- [Supplied information]
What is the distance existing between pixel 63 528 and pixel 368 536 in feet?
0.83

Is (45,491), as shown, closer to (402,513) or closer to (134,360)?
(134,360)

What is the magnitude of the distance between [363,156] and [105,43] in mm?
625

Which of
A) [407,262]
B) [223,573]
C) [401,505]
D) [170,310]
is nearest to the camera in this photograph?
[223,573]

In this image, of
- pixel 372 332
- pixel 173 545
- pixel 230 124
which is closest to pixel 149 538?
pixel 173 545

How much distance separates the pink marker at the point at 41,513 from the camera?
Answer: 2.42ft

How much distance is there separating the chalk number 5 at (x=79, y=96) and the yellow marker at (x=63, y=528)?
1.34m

--

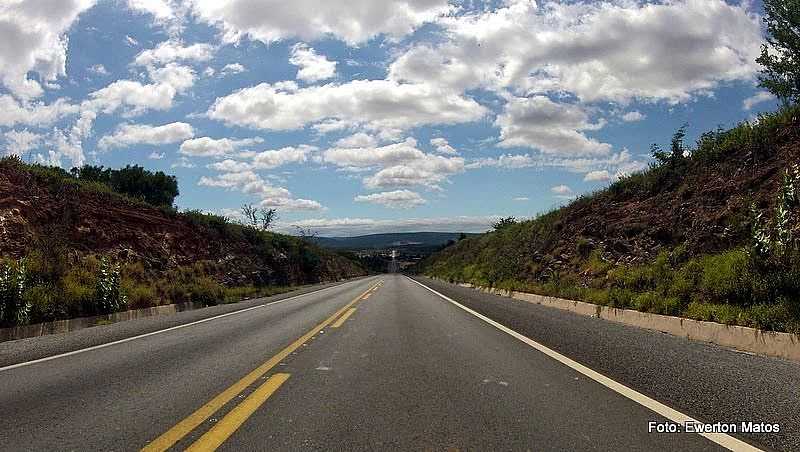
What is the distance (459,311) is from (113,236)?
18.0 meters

---

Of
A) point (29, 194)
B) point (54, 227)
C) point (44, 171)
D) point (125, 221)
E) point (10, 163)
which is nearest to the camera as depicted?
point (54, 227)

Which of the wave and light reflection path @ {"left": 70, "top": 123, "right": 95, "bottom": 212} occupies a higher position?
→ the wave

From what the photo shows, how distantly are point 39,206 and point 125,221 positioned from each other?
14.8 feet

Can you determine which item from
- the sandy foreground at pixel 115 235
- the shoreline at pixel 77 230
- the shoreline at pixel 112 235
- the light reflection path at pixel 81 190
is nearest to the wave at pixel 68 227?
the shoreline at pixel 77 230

- [Task instructions]
Reproduce the data above, everything from the line containing "In this image, of" down to the line containing "Answer: 2.42ft", both included, and decrease each coordinate and distance value in the answers by 121, leaving all other text unchanged.

- [Answer to the task]
In this image, of
- pixel 372 332
- pixel 173 545
- pixel 230 124
which is closest to pixel 149 538?
pixel 52 424

How much distance separates the pink marker at the point at 41,513 from the camera?
Answer: -118.58ft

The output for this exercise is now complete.